- [Consigne]
D'après l'extrait, combien de maisons religieuses la Belgique comptait-elle déjà en 1836 ?

Pendant l’administration de M. de Theux, qui se prolongea, à travers des remaniemens successifs, du 4 août 1834 jusqu’en avril 1840, la connivence fut complète entre le clergé et le cabinet. Ce n’était plus d’ailleurs dans la curée des places, dans les complaisances volontaires ou forcées de tel ou tel ministre, que le clergé voyait sa principale ressource électorale. Dès 1836, la Belgique comptait déjà près de quatre cents maisons religieuses, possédant toutes des biens-fonds considérables qu’elles divisaient en petits fermages pour créer de nouveaux électeurs dans les campagnes, et des capitaux dont le placement intelligent recrutait d’autres électeurs dans le petit commerce des villes. Ces précautions. Devenaient-elles insuffisantes, des fonds, provenant de souscriptions et de quêtes, complétaient les contributions ou patentes de ceux des affidés du clergé qui ne payaient pas le cens requis, et improvisaient une majorité cléricale dans les collèges dont le parti libéral se défiait le moins. On devine le prompt effet de ces manœuvres dans un pays où le sénat, tous les quatre ans, et la chambre des représentans, tous les deux ans, sont renouvelés par moitié.

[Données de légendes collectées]
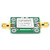 50-4000MHz  21.8dB RF Broadband Low Noise Amplifier LNA Module with Shield Box
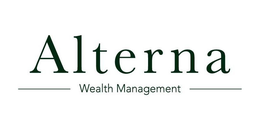 ALTERNA WEALTH MANAGEMENT trademark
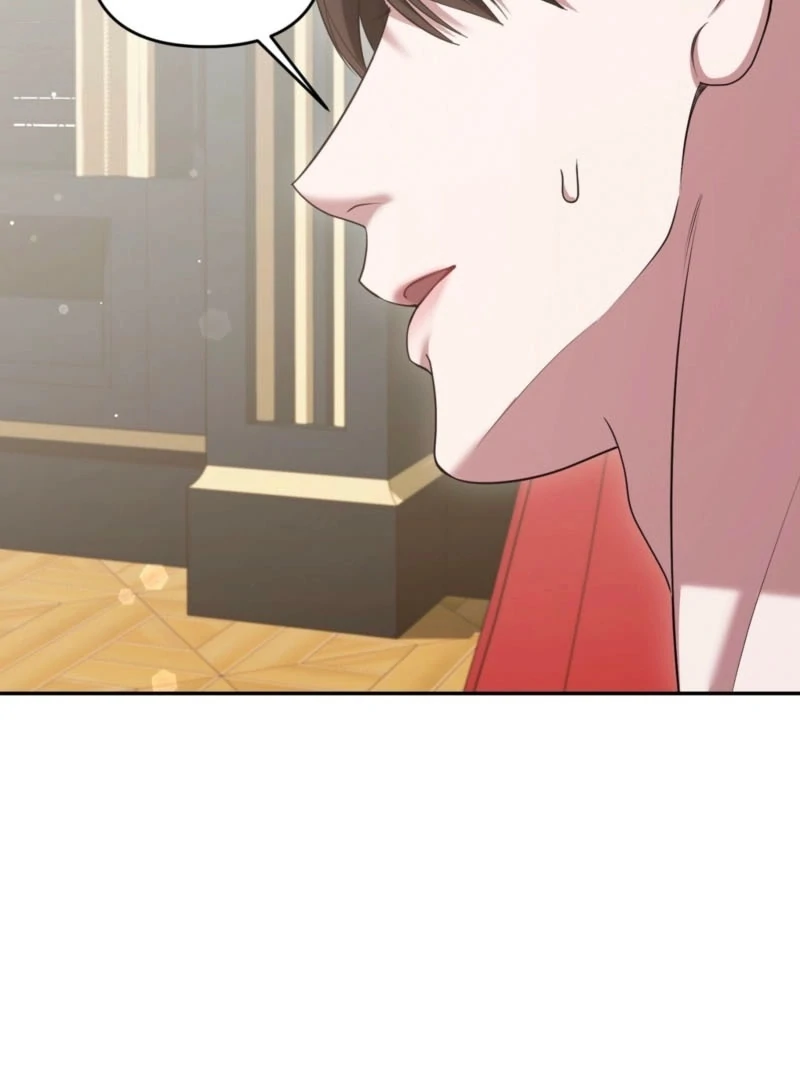 I’ve Got the Leash of That Son of a Bitch Chapter 20 - page 35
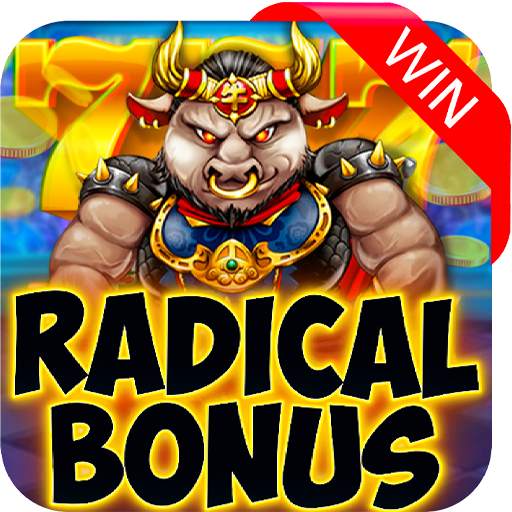 Radical Bonus 0.0.1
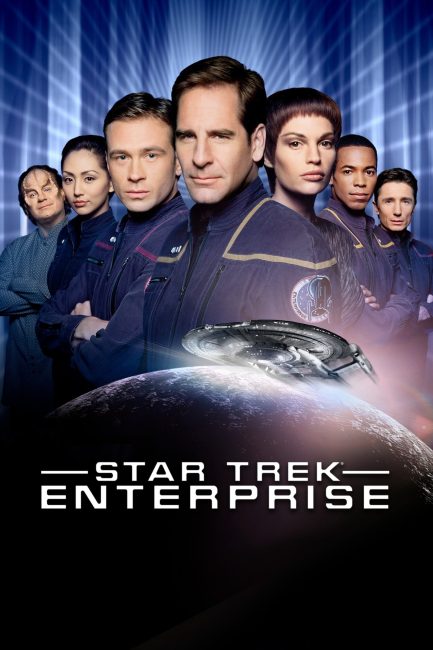 مسلسل Star Trek: Enterprise الموسم الثاني الحلقة 26 والاخيرة مترجمة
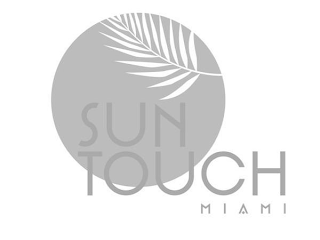 SUN TOUCH MIAMI logo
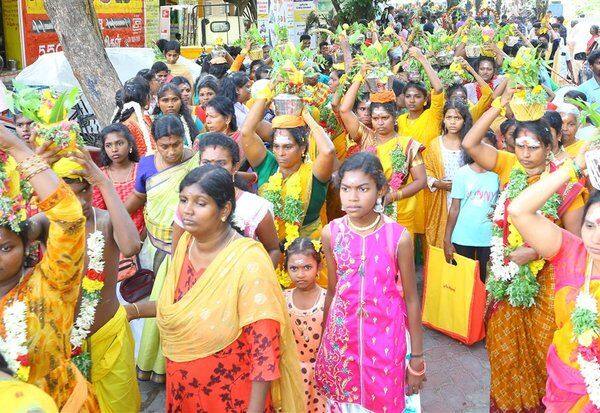 Latest Tamil News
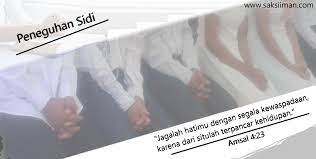 Tak perlu kamu membandingkan dirimu sendiri dengan orang lain. Apa Ayat Alkitab Yang Menjadi Peganganmu Yang Diberikan Saat Peneguhan Sidi Quora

- [Réponse]
Près de quatre cents.